Inductive Programming and Neural Computation
The deep learning community has been interested in taking on challenging tasks from the artificial intelligence community. It is therefore no surprise that they have also started to look into inductive and automatic programming. In particular, they have contributed several mixtures of traditional computational models with those of neural networks. For instance, the neural Turing machine  integrates a neural network with an external memory and it is able to learn simple algorithms such as copy and sort, the neural program interpreter  is a recurrent neural network that learns to represent and execute programs from program traces, while  present an end-to-end differentiable interpreter for the programming language Forth and [34, 24] for a declarative Prolog like language. The central goal in these approaches is to obtain an end-to-end differentiable model. While initial results are promising, the approaches still require a lot of data to be trained or need to scale up. This contrasts with the more traditional symbolic approaches to inductive programming and thus a key opportunity is to further cross-fertalize these two approaches.

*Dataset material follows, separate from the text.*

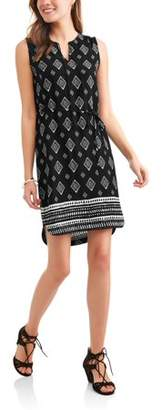 Time and Tru Women's Sleeveless Shift Dress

Inductive Programming and Human-like Computing
The human ability to master complex demands is to a large extend based on the ability to exploit previous experiences. Based on our experience, we are able to predict characteristics or reactions of (natural or man-made, inanimate or animate) objects, we can reason about possible outcomes of actions, and we can apply previously successful routines and strategies to new tasks and problems. In philosophy, psychology and artificial intelligence, researchers proposed that the core process to expand knowledge, that is, construct hypotheses, in such a way that we can transfer knowledge from previous experience to new situations is inductive inference [18, 16, 40].
One special aspect of induction is that humans are able to acquire complex, productive rule sets from experience. Following Chomsky, rules are productive when they can be applied in situations of various complexity. Typical examples of such rule sets are knowledge about natural language grammar, recursive concepts such as ancestor and recursive problem solving strategies. For example, if humans have learned how to solve Tower of Hanoi problems with three and four discs, at least some of them are able to generalize the underlying strategy for solving problems with an arbitrary number of discs.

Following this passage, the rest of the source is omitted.